Ouch! My child has been stung.
As we enter the warmer months the bees, wasps and ants have a greater presence in our backyards and parks. If your child suddenly comes to you from outside, screaming in pain it is always a good idea to give them a quick once-over to check for any sign that they have been stung by an insect.
Following a sting the surrounding skin will commonly become swollen and red in colour, it will usually be painful and sometimes itchy. A bee will also leave behind a small stinger on the surface of the skin whereas ants and wasps rarely do this.
In all cases of bee, wasp and ant stings it is recommended to wash the affected area with soap and water and then apply an ice pack for approximately 20 to 30 minutes, repeating its application every two hours thereafter. A firm compression bandage may also assist in reducing the swelling and therefore the pain if the sting was on an arm or leg. If your child is old enough to have a child anti-histamine medication then this may also be of benefit.

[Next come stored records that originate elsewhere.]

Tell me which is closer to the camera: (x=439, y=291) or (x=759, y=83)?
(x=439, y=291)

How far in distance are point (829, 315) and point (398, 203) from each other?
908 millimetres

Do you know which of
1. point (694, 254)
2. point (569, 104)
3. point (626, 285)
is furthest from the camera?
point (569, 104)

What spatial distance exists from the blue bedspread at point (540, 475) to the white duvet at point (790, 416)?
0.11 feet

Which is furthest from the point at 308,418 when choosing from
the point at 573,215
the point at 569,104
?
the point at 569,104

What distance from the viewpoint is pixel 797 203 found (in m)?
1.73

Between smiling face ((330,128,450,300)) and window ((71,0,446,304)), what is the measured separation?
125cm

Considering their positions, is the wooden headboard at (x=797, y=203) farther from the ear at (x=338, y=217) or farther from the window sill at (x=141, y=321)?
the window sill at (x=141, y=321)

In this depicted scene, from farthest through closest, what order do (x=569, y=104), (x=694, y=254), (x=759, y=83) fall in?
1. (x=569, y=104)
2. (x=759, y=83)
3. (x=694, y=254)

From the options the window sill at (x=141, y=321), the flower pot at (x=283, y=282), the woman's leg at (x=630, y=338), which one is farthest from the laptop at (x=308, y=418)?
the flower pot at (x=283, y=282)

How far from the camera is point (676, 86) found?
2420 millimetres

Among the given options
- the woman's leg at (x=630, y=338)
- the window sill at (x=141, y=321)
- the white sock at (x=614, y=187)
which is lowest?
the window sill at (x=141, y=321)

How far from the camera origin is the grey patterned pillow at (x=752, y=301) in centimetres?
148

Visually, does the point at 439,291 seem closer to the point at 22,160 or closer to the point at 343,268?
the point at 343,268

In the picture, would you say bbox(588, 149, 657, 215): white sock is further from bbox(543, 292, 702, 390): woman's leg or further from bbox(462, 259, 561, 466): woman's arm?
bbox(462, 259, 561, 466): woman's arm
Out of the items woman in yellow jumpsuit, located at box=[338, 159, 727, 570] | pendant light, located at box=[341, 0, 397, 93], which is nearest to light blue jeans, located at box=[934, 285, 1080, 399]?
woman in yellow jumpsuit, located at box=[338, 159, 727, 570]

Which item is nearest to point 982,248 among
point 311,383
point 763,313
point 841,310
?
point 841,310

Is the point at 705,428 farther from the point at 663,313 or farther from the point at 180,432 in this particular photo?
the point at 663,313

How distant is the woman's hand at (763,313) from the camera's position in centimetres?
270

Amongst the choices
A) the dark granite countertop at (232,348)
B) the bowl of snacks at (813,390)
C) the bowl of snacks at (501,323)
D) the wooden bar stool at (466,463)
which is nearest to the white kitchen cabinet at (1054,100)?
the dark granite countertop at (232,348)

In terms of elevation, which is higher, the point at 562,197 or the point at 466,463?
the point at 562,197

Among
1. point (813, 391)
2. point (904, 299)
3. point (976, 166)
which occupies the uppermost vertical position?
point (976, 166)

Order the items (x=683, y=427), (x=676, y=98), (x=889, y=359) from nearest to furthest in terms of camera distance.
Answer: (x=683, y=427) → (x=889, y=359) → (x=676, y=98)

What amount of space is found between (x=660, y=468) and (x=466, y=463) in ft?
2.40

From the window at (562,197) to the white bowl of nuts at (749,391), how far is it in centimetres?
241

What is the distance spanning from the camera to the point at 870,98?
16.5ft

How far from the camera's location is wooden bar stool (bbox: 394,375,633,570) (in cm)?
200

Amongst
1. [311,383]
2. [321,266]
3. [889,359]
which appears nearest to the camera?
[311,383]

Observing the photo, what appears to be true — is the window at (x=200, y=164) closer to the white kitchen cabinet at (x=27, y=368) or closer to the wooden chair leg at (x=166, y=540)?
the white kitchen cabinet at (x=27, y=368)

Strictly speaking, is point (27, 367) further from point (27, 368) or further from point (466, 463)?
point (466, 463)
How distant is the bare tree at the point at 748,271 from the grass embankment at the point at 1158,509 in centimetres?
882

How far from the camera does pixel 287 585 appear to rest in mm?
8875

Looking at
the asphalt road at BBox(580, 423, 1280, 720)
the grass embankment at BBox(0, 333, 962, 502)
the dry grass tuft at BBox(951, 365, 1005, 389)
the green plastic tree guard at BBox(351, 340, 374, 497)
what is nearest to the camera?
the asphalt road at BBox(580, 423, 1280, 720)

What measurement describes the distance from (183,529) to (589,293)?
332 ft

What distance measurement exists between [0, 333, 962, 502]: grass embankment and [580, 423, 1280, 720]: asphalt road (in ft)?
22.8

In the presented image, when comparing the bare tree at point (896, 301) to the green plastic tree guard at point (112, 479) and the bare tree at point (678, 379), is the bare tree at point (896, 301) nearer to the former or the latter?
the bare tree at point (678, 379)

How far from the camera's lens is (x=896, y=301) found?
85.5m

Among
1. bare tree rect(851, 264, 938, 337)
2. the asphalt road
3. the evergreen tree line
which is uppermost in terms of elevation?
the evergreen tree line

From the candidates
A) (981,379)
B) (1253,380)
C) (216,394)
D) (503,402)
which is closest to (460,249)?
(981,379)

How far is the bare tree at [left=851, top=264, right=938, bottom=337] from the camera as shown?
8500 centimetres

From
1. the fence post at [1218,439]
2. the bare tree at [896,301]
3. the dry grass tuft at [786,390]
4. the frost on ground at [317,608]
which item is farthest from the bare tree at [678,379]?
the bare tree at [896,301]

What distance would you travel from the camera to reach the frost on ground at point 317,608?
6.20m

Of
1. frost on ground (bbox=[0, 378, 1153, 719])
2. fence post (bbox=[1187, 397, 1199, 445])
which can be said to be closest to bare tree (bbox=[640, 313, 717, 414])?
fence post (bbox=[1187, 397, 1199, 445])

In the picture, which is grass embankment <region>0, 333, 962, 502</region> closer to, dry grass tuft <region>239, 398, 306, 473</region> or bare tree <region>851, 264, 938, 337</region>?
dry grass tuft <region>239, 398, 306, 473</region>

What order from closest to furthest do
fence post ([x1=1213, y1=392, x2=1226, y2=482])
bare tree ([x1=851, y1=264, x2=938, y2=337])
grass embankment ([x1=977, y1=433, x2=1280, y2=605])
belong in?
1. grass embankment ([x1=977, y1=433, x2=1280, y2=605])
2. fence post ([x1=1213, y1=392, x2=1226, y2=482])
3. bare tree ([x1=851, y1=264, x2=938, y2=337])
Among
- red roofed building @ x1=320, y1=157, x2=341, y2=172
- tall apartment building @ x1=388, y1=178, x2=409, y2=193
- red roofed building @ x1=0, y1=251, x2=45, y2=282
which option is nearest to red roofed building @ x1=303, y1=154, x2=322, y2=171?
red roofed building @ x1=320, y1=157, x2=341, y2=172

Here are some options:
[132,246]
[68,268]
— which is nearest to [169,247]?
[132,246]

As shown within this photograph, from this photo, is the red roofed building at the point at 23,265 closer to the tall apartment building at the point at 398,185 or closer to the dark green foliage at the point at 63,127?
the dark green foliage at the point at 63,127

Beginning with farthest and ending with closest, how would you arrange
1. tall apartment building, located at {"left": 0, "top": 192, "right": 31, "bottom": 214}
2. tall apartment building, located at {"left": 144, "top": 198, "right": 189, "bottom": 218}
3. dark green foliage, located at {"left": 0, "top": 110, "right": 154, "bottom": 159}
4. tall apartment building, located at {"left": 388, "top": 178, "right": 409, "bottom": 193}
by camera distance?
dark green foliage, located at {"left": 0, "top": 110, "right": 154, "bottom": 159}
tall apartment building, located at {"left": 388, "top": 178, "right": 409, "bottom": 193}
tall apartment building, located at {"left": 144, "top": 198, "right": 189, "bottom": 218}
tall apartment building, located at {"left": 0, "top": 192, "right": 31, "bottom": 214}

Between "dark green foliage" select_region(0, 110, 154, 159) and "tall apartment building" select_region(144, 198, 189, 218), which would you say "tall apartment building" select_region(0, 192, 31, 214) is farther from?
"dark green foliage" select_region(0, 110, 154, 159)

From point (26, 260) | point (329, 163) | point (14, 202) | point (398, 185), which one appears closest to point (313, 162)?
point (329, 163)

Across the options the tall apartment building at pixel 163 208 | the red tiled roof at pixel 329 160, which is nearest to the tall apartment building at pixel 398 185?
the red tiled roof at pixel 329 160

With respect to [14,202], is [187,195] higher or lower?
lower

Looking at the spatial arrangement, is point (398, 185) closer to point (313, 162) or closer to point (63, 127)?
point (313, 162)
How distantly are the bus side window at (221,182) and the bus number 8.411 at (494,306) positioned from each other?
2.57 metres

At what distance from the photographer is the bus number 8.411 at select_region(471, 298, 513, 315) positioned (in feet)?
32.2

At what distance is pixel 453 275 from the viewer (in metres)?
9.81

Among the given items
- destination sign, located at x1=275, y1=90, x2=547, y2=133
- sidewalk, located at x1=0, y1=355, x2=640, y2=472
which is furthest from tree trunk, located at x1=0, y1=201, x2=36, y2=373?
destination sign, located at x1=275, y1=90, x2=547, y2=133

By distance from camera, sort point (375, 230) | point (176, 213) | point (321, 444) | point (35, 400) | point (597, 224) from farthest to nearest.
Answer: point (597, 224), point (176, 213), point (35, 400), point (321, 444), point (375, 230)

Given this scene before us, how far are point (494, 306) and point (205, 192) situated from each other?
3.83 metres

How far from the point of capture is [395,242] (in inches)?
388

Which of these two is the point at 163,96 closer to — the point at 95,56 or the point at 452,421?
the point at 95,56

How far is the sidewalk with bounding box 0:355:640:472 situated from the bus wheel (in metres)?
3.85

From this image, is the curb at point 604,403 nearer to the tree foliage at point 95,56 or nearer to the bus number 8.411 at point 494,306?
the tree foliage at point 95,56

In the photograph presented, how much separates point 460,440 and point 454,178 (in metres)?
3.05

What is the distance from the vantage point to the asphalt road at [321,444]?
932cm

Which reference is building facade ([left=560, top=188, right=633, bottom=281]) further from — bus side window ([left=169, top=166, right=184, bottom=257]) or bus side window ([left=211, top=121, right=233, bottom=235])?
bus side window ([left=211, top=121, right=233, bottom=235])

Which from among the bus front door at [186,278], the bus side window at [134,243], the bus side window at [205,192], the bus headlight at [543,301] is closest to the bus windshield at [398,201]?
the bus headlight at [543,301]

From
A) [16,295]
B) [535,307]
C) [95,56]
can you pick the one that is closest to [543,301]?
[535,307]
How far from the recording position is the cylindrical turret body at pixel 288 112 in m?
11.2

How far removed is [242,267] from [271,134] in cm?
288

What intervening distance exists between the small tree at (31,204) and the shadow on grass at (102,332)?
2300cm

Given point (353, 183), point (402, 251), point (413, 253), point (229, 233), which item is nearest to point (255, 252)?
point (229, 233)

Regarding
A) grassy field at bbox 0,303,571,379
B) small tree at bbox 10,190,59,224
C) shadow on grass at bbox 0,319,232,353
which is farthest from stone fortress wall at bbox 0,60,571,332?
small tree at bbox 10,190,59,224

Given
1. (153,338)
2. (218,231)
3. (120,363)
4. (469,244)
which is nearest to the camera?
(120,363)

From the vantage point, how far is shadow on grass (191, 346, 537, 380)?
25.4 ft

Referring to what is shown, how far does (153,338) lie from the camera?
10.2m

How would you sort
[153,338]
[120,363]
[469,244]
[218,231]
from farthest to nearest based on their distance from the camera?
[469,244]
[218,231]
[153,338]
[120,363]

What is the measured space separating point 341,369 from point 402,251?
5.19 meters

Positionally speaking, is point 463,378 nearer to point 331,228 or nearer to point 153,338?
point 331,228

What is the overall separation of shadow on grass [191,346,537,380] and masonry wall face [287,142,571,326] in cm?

An insect sting becomes a first aid emergency if the child has been stung more than 5 times during a single event or if the child shows signs of an allergic reaction that involve areas of the body away from the sting site. Signs that indicate a severe allergic reaction (anaphylaxis) include vomiting, shortness of breath, persistent dizziness, etc and an ambulance must be requested. If this occurs lay the child and elevate their legs (if they are short of breath allow them to sit up), keep them still and apply a pressure immobilisation bandage. If the child has been previously diagnosed with anaphylaxis then they can have their adrenaline auto-injecting device (eg. EpiPen) administered.
For our children’s sake the best alternative is to prevent them from getting stung from such insects. Strategies include dressing your children in lighter clothing when outdoors, avoid wearing perfumes, stop them drinking from open cans or bottles (use a straw instead) and for them not disturb insect nests. Unfortunately, most children will get stung by an insect at some stage and so it is reassuring to know how to manage this first aid situation.
Would you recommend this article? Have you or your child ever been stung before? What did you do?
Author: Amanda Thorton
Amanda currently practises as an Ambulance Paramedic (Clinical Instructor), a role in which she is continually involved in a variety of child related First Aid emergencies. Amanda is the Managing Director of Child Revive First Aid, an amazing service providing Child First Aid training courses for parents, businesses, schools and groups. For further information attend a Child Revive First Aid course near you – go to childrevive.com.au for details.
Additional note from the Sydney Childrens Hospital website:
A bee sting can cause pain and/or swelling. The swelling may be worse the next day. Some people may have an allergic reaction to the sting, and may have a rash, vomiting, may collapse or have difficulty in breathing. If this happens, urgent medical attention is needed.
Remove the sting.
Apply ice to reduce the swelling and to ease the pain (do not apply ice to the eye area).
Seek medical attention straight away if an allergic reaction occurs.
If a person has been stung more than five times they should be taken to hospital.